Governments need to choose: mining or conservation
From a conservation perspective, the ecological benefits of the covenant are lessened or negated once there is mining on the land. From a social perspective, landholders might have a reduced willingness to place a covenant on their property in the future if they know it could be threatened by mining. A conservation covenant will only be equitable so long as the landholder and the government both choose to restrict their use rights in favour of conservation over extraction.
The contradictions in government’s conservation and mining policies are becoming clear. This is particularly true in Queensland, where there is a push to both increase mining development and expand the Nature Refuge program.
In Queensland, 149 of the 379 existing Nature Refuges have mineral exploration permits within their boundaries. Notably, ~70% of those exploration permits were approved after the Nature Refuge was gazetted: the Queensland Government knew about the properties’ conservation value and intended use. Waratah Coal’s proposed Galilee (China First) Coal Project would put a “mega” mine on Bimblebox Nature Refuge, an 8,000 ha private protected area gazetted in 2003. If the mine was approved, it would significantly impact the natural values the area was set up to protect.
Can everyone win?
Given Australia is in the midst of a mining boom, what is the likely future of our private protected areas? To protect the legacy of these programs and make sure landholders still want to place covenants on their property, we need to reform the covenant process. Reforms would need to redress potential use conflicts at the start of the process and assure the landholder that their commitment to a covenant is secure.

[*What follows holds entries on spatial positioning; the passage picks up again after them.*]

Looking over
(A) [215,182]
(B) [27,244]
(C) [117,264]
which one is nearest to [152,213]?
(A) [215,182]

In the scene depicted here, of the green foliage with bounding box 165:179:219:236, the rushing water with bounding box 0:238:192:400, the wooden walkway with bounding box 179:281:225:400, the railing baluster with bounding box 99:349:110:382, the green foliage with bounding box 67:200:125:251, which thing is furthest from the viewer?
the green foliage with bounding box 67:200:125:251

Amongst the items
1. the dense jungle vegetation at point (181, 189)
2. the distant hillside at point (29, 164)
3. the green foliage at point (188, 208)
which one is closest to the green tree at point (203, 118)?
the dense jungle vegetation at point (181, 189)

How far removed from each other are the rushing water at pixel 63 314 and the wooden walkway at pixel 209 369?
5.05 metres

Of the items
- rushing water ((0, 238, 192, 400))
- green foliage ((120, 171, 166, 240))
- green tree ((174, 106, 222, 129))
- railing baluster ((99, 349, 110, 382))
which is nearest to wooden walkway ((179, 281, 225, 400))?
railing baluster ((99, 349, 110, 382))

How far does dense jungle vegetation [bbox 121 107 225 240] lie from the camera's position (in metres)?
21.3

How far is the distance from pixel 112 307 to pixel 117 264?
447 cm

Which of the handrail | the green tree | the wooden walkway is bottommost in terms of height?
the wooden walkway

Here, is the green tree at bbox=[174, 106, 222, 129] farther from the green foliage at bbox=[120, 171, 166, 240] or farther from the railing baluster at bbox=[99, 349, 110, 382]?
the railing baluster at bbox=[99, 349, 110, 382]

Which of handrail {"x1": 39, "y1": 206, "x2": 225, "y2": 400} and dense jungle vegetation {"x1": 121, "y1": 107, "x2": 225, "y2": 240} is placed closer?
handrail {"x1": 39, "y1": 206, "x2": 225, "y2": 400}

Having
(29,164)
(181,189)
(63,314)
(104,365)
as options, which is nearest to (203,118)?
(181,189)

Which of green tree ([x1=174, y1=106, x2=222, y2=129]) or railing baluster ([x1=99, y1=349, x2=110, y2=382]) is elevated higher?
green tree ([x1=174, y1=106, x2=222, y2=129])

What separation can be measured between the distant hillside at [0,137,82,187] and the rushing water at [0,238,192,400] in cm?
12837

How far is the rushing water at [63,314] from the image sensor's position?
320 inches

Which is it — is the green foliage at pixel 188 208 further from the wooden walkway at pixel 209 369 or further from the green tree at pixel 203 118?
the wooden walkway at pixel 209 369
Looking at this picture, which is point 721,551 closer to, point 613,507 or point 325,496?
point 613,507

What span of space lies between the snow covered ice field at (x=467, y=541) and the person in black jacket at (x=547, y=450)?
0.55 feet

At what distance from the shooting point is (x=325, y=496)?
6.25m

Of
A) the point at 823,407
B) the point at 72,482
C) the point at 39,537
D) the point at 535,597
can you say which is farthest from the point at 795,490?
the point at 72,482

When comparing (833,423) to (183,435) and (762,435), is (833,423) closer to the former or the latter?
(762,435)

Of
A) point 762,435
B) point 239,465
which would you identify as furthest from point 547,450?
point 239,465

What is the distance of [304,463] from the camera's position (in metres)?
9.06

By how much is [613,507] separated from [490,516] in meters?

A possible solution to this problem is to mirror the process used for national parks. In Queensland, for example, the government resolves any conflicting interests in the property at the start of the process so that once the park has been declared its conservation status is secure. If this model was followed, existing interests in the property would be resolved before the conservation covenant was signed. The area would be given temporary conservation status while mineral exploration or extraction permit conflicts are resolved.
Without reform and a stronger commitment from the government to ensure the integrity of conservation covenants, it is easy to envision a future in which the benefits of conservation covenants, and the efforts of private landholders, are eroded by mining interests.